## BRANO DA LEGGERE
● ● ● ● ●

Non c’è aiuto che non venga dalle radici. E le mie, dove sono? di daniela zini

da Daniela  Zini amica di facebook

Vi sono particolari momenti, misteriosamente privilegiati, in cui taluni Paesi ci rivelano, con un’intuizione subitanea, la loro anima, in qualche modo la loro essenza precipua, in cui ne cogliamo una visione esatta, unica, che mesi e mesi di studio paziente non potrebbero ...rendere più completa né diversa. Tuttavia in questi momenti furtivi ci sfuggono necessariamente dei dettagli, vediamo solo l’insieme delle cose.
Particolare stato d’animo o aspetto speciale dei luoghi, colto al volo e sempre in modo inconscio?
Non lo so…
Amo l’Iran di un amore oscuro, misterioso, profondo, inspiegabile, ma reale e indistruttibile.
Dovrei, invece, trovare la forza di sottrarmi a questa malia… ma dove trovare il coraggio di reagire?

● ● ● ● ●

[Righe estratte da una raccolta]
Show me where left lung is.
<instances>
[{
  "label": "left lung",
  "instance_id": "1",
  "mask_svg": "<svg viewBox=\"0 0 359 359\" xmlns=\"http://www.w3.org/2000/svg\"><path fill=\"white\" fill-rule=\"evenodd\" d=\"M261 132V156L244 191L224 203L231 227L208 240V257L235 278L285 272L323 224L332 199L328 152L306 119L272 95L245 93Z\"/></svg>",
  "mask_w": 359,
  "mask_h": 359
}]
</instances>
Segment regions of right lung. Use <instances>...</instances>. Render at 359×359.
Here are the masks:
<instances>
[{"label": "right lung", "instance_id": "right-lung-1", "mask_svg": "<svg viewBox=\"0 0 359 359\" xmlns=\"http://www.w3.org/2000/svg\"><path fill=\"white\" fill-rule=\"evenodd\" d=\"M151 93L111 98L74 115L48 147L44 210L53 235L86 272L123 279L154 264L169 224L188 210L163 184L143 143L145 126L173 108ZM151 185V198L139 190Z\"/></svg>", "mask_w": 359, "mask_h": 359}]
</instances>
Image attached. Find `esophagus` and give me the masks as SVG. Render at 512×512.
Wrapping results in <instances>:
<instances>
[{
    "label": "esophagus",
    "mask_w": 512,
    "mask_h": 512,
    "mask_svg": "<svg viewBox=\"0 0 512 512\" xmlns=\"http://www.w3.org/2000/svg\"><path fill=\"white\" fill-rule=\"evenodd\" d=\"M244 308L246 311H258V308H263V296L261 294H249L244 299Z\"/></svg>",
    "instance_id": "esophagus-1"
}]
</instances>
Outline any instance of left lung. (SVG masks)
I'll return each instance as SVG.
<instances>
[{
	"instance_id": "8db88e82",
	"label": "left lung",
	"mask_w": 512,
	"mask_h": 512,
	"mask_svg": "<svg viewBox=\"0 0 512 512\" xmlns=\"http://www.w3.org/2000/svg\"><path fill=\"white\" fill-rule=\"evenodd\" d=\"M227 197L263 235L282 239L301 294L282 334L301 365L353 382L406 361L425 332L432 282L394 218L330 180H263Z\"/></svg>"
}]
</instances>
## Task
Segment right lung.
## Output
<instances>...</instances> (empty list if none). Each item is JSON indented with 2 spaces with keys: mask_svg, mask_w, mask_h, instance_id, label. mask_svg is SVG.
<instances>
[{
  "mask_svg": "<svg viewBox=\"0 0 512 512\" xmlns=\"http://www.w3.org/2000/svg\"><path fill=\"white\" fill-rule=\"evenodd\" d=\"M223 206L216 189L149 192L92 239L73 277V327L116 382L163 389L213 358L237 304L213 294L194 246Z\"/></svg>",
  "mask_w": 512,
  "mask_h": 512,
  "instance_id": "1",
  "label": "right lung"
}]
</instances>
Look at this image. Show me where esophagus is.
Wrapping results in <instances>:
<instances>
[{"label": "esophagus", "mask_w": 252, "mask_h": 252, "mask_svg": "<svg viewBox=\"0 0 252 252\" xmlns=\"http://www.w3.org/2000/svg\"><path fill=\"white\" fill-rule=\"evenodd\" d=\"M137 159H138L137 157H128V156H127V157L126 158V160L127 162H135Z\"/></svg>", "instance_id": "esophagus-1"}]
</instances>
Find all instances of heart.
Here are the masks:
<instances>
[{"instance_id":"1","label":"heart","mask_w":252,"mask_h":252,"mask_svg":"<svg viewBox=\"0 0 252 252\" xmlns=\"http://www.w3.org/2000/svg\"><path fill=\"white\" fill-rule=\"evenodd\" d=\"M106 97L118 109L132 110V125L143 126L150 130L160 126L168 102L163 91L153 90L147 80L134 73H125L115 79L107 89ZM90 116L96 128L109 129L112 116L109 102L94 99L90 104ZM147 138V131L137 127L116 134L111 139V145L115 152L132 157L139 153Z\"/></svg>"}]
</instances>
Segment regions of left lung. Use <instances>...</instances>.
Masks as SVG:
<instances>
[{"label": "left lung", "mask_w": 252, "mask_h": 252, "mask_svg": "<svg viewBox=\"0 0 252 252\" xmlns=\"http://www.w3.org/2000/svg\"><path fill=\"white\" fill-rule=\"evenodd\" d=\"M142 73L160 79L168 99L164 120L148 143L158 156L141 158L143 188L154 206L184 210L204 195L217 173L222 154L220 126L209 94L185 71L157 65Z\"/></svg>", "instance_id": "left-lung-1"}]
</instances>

● ● ● ● ●

## ESERCIZIO
Elenca tutti gli aggettivi con cui il brano da leggere qualifica l'amore per l'Iran.

## RISULTATO
oscuro, misterioso, profondo, inspiegabile, reale, indistruttibile